Szef klubu PiS został poproszony o ocenę pobytu w hotelu Malinowy Zdrój w Solcu-Zdroju sędzi Trybunału Konstytucyjnego Krystyny Pawłowicz.
- Z tego, co wiem, to była tam na jakimś leczniczym turnusie. One są, zdaje się, dozwolone - powiedział dziennikarzom w Sejmie.
Na uwagę dziennikarki, że nie wszyscy mogą na taki wyjazd pojechać, a pani sędzia jednak wyjechała, polityk odparł: "Ale sędziowie mają specjalnie uprawnienia". Dopytywany, czy jej sanatorium jest lepsze niż czyjeś inne, Terlecki odpowiedział: "Z pewnością nie".
Wicemarszałek Sejmu zapytany, czy Krystyna Pawłowicz powinna przeprosić, odpowiedział, że "nie wie, czy powinna". - Nie znam szczegółów - zarzekał się. - Z tego, co czytałem, to się tam leczy, leczy się prywatnie - dodał.
Pytany, czy to było przemyślane działanie, odparł: "Ja bym nie pojechał".
W oświadczeniu przesłanym Polskiej Agencji Prasowej podkreśliła, że od wielu lat, regularnie, co kilka miesięcy, jest pacjentką Poradni Rehabilitacyjnej ośrodka Malinowy Zdrój w Solcu-Zdroju, gdzie korzysta z rehabilitacji i zabiegów leczniczych. "Podstawą mojego obecnego pobytu od 31 stycznia br. jest skierowanie lekarskie, wystawione w związku ze stanem zdrowia" - napisała.
"Funkcjonowanie ośrodka Malinowy Zdrój jest ograniczone wyłącznie do udzielania świadczeń zdrowotnych.

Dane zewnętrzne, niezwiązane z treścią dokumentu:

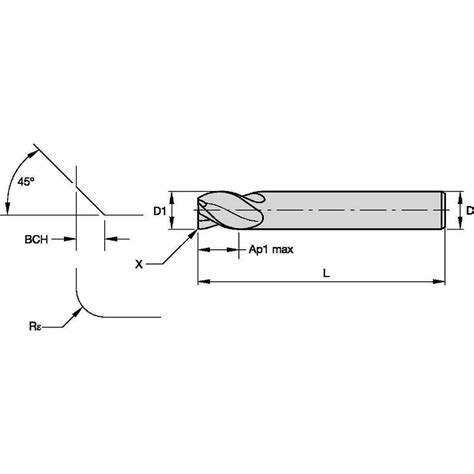 Widia Corner Radius End Mill 3 8 Dia 7 8 LOC 0 0300 Radius 4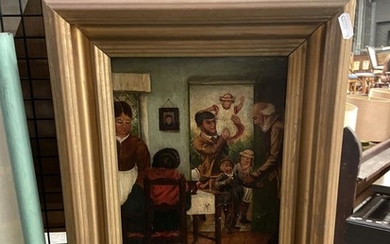 Artist Unknown - Family Scene (Naive Style), oil on canvas (Winsor & Newton canvas), 41 x 33 cm unsigned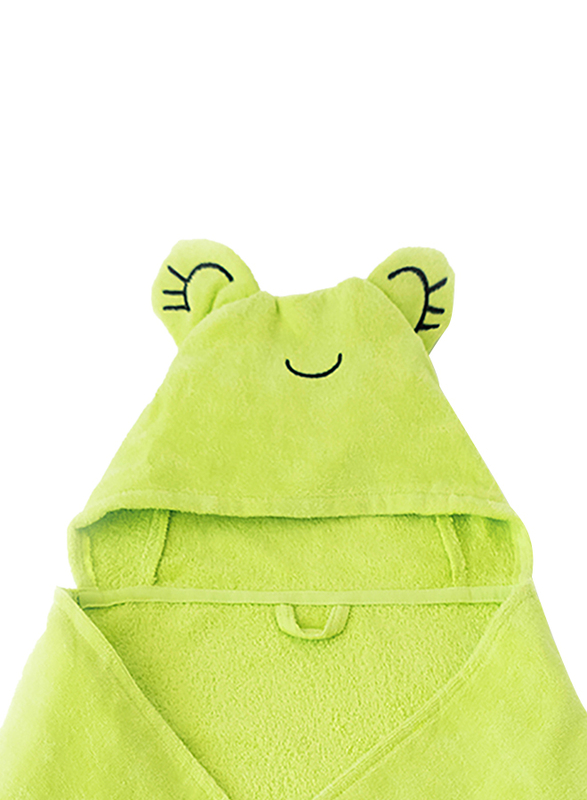 Milk & Moo Cacha Frog Velvet Hooded Towel for Babies, Green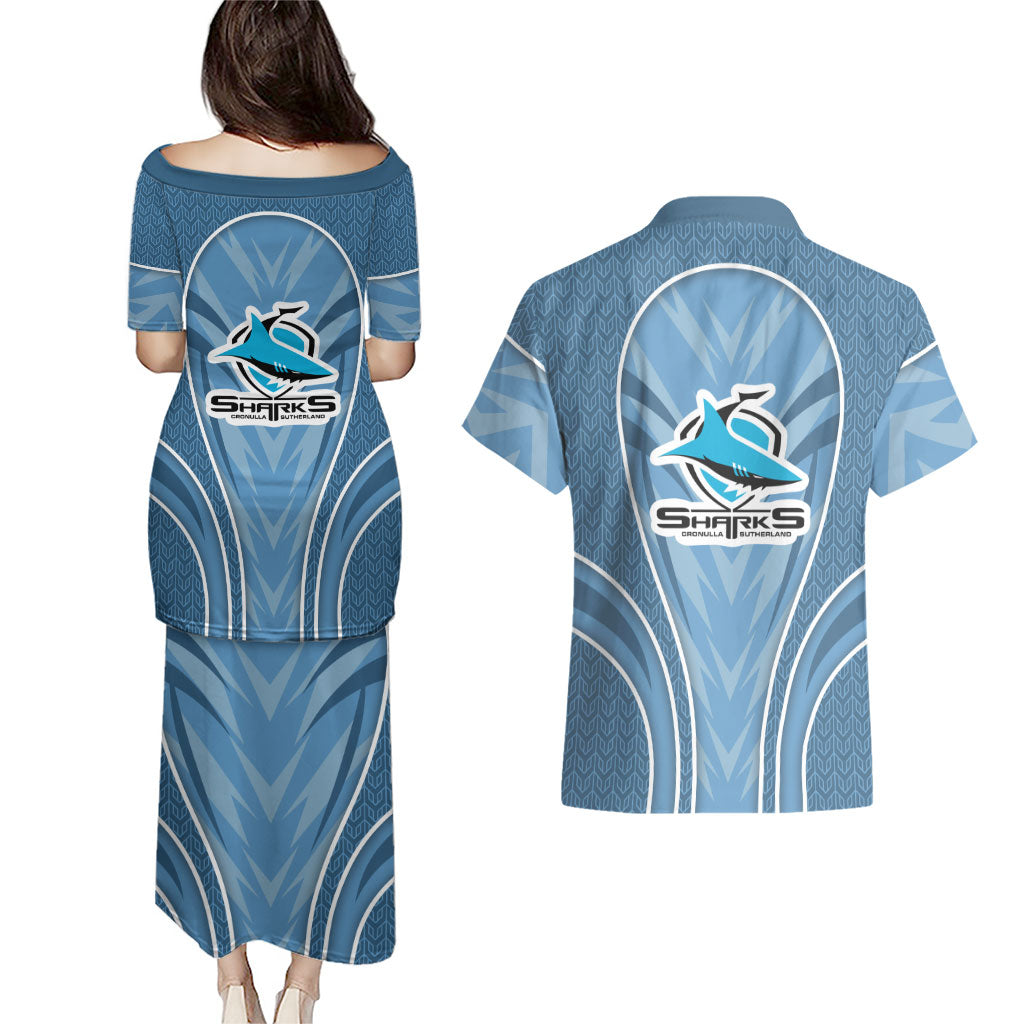 Cronulla Sutherland Sharks Rugby Mascot Couples Matching Puletasi and Hawaiian Shirt Australian Rugby Culture - Tribal Inspired Sharks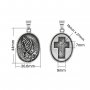 Stainless Steel Praying Hands Cross Pendant,Oval Cross Praying Hands Signet Pendant,Men's Silver Pendant Charm,DIY Pendant Supplies 1431465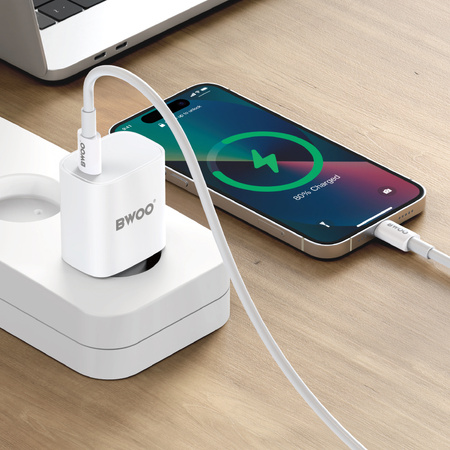 BWOO ładowarka sieciowa PD CDA159 USB-C + kabel USB-C - USB-C 20W biała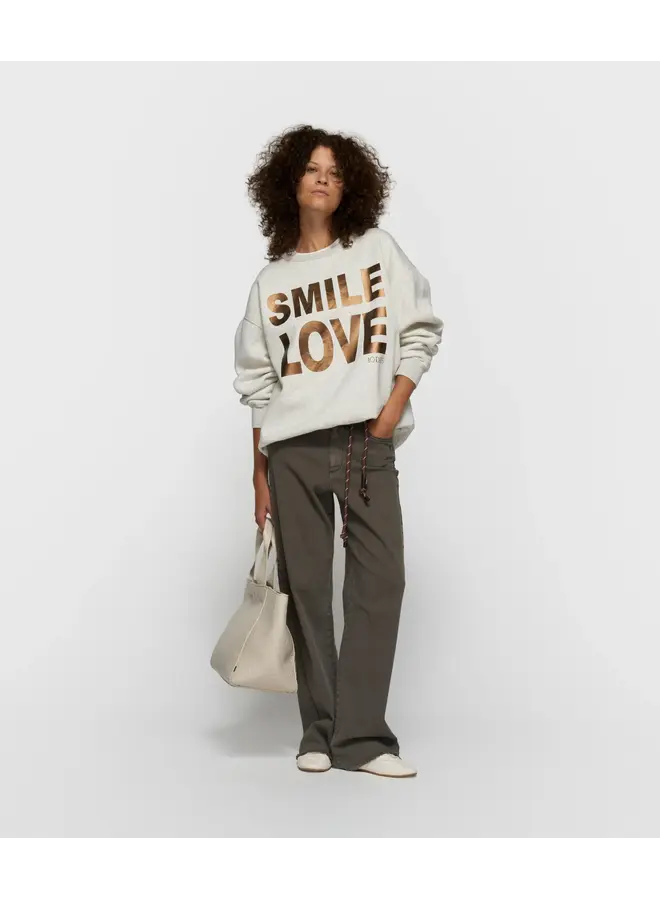 Statement Sweater Smile Love Soft white melee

Od 21 stycznia zgodnie z prawem przyjmuje on pacjentów na zabiegi rehabilitacyjne. Noclegi związane są wyłącznie z w/w świadczeniami zdrowotnymi, a inne udogodnienia nie są dostępne dla kuracjuszy" - zaznaczyła Pawłowicz.
"Proszę o uwzględnienie tych informacji w swoich relacjach medialnych i zaprzestanie ataków personalnych. Wobec osób szczególnie zaangażowanych w rozpowszechnianie nieprawdziwych informacji na mój temat podejmę odpowiednie kroki prawne" - dodała.
O wyjeździe byłej posłanki poinformowano w kontekście pożaru w hotelu i ewakuacji jego gości. Wiadomość podało lokalne "Echo Dnia", a za nim media ogólnopolskie.
Dyrektor hotelu Malinowy Zdrój Paweł Patrzałek powiedział, że w hotelu nie doszło do pożaru, tylko do zadymienia i nie było ewakuacji gości. Zaznaczył, że jego hotel prowadzi działalność leczniczą i działa zgodnie z obowiązującymi przepisami.